Man sollte es nicht unterbinden, aber auch Regeln aufstellen. Dass so etwas nicht in der Öffentlichkeit vor Erwachsenen gemacht wird, dass man sich auch nur selbst dort anfassen darf, dass das auf keinen Fall ein Erwachsener tun darf.
Ist gute Aufklärung ein Schutz vor sexuellen Übergriffen?
Ja, ohne Aufklärung gibt es keinen Schutz. Oft gibt es die Angst, dass man Kinder zu früh sexualisiert, sie auf "falsche Ideen" bringt. Das Gegenteil ist der Fall, wie Studien belegen: Je früher und umfangreicher man Kinder altersgerecht aufklärt, desto später haben sie Geschlechtsverkehr. Zu wissen, wer mich anfassen darf, hilft auch beim Grenzen setzen. Nur was ich kenne und schätze, das kann ich schützen. Das fängt damit an, dass man Worte für die entsprechenden Körperteile hat.
Wie und wann vermittelt man diese?
Am besten am Wickeltisch.
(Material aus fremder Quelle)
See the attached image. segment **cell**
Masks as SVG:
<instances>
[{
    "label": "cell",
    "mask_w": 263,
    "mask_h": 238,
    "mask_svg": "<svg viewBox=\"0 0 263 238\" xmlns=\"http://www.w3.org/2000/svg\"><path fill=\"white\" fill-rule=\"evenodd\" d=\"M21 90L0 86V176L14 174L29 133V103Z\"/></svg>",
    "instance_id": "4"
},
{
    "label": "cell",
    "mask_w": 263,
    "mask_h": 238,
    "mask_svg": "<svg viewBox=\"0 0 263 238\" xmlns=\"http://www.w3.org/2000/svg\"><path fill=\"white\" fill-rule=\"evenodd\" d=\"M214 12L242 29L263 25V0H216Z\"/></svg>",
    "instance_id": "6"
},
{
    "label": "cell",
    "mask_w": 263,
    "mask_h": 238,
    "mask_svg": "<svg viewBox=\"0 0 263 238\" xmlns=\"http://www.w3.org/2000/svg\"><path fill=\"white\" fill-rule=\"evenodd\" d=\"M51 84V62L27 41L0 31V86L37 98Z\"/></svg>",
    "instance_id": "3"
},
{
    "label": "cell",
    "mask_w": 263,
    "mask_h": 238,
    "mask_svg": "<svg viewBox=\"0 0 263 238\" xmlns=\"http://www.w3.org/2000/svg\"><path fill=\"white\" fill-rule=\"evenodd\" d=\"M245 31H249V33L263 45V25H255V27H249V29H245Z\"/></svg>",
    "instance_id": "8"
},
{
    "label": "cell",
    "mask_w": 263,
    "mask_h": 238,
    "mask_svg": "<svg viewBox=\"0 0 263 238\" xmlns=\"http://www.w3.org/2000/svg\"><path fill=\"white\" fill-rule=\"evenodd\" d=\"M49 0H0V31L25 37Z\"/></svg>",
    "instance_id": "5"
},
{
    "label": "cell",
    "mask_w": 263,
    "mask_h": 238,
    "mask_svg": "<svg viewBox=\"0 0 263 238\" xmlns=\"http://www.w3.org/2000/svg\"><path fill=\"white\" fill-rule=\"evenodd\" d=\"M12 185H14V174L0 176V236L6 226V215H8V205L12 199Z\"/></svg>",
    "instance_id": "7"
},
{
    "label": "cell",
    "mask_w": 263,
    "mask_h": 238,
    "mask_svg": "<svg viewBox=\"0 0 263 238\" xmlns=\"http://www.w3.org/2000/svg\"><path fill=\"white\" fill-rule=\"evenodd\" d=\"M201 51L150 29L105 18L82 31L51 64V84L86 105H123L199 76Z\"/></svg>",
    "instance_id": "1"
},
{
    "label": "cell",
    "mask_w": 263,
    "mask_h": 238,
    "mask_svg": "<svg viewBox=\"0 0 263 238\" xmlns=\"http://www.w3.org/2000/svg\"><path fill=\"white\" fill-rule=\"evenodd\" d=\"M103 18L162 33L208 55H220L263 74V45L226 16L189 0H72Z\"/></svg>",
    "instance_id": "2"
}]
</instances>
Im Idealfall benennt man die Geschlechtsteile mit den korrekten Begriffen. Es ist aber nicht schlimm, wenn Kinder andere Wörter dafür finden, mit denen sie sich wohler fühlen. Falls es zu Übergriffen kommt, sollten sie benennen können, was passiert ist.
Junge Frauen wissen heute besser über ihren Zyklus Bescheid. Sollten Eltern auch hier Wissen vermitteln?
Ja, immerhin begleitet der Zyklus uns Frauen ein Leben lang. Hinzu kommt, dass Frauen in Bezug auf ihre Menstruation bzw. Schmerzen während der Periode oft über ihre Grenzen gehen, weshalb Endometriose (chronische Krankheit, bei der Gewebe, das der Gebärmutterschleimhaut ähnelt, außerhalb der Gebärmutter wächst und dort u. a. zu Entzündungen und Schmerzen führen kann, Anm.) oft erst spät erkannt wird. Weil es als normal angesehen wird, dass man sich mit Schmerzen durch den Alltag quält. Die Periode ist nicht nur Mädchensache. Auch Jungen sollten darüber aufgeklärt werden, warum es die Periode gibt, was im Körper passiert und was es für einen empathischen Umgang mit Mädchen und Frauen braucht.
Wie beeinflusst das Internet die Sexualentwicklung?
Das Gute ist, dass es viele Informationen schnell gibt. Früher gab es nur die Bravo. Oder Pornografie in Videotheken in dunklen Ecken. Heutzutage haben Jugendliche das alles in der Hosentasche. Der Nachteil ist, dass man sehr früh mit Pornografie in Kontakt kommt und viele Falschinformationen im Internet kursieren. Die Jugendlichen wissen oft nicht, was von dem Gezeigten der Realität entspricht. Es werden superschöne Menschen gezeigt, die immer Lust haben und nicht miteinander sprechen beim Sex. Da muss man oft erst erklären, dass das nur ein Film ist. Auf sozialen Medien verzerrt wiederum die Darstellung von perfekten Körpern die Wahrnehmung. Das kann dazu führen, dass sie in eine Essstörung abrutschen, weil sie sich permanent vergleichen.
Welche Kompetenzen brauchen junge Menschen, um sich in der digitalen Welt sexuell selbstbestimmt und sicher zu bewegen?
Medienkompetenz. Doch ich glaube, die Erwachsenen brauchen sie als Erstes. Vor allem sollten sie neue Medien ernst nehmen. Die Erwachsenen kommen oft gar nicht nach, wie gefährlich das sein kann.
Sie schreiben in Ihrem Buch, dass Sie Aufklärung als Beziehungsarbeit verstehen. Inwiefern?
Es geht viel um Kommunikation, um ein Miteinander – nicht nur um das eine isolierte Gespräch. Man muss von Anfang an in Beziehung treten und bleiben, damit es eine Vertrauensbasis gibt, wo die Kinder und Jugendlichen das Gefühl haben, mit Problemen zu den Eltern kommen zu können. Und Aufklärung hat auch Auswirkungen auf die künftigen Beziehungen meines Kindes. Je mehr ich weiß, was ich mag und was meine Grenzen sind, umso mehr kann ich auf die Bedürfnisse anderer achten.